Write each line of the data below as a string in a JSON list, one string per line. Skip blank lines and leave out the pictures.

[Questions about scenes in pictures]
▬▬▬▬▬▬▬▬▬▬
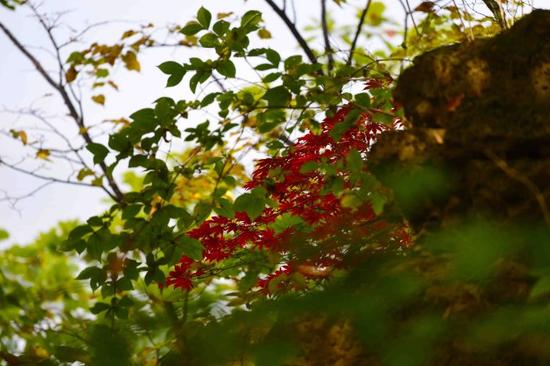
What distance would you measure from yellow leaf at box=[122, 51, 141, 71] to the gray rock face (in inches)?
167

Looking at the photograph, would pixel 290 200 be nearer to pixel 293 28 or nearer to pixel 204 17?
pixel 204 17

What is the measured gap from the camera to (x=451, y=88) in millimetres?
1772

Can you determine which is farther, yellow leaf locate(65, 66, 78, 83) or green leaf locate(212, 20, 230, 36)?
yellow leaf locate(65, 66, 78, 83)

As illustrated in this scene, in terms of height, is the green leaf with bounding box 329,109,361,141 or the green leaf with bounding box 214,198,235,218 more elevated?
the green leaf with bounding box 329,109,361,141

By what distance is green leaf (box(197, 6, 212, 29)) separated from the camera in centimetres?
269

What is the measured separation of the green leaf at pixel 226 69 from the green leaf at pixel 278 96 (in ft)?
0.59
▬▬▬▬▬▬▬▬▬▬
__Task solution__
[
  "What distance would you measure from yellow leaf at box=[122, 51, 141, 71] to the gray rock face (in inches)?",
  "167",
  "Looking at the photograph, would pixel 290 200 be nearer to pixel 293 28 or nearer to pixel 204 17?",
  "pixel 204 17",
  "What is the measured gap from the camera to (x=451, y=88) in millimetres?",
  "1772",
  "Can you determine which is farther, yellow leaf locate(65, 66, 78, 83) or green leaf locate(212, 20, 230, 36)?",
  "yellow leaf locate(65, 66, 78, 83)",
  "As illustrated in this scene, in terms of height, is the green leaf with bounding box 329,109,361,141 or the green leaf with bounding box 214,198,235,218 more elevated?",
  "the green leaf with bounding box 329,109,361,141",
  "By what distance is green leaf (box(197, 6, 212, 29)) separated from the camera in centimetres?",
  "269",
  "What is the measured separation of the green leaf at pixel 226 69 from the green leaf at pixel 278 96 (in ft)?",
  "0.59"
]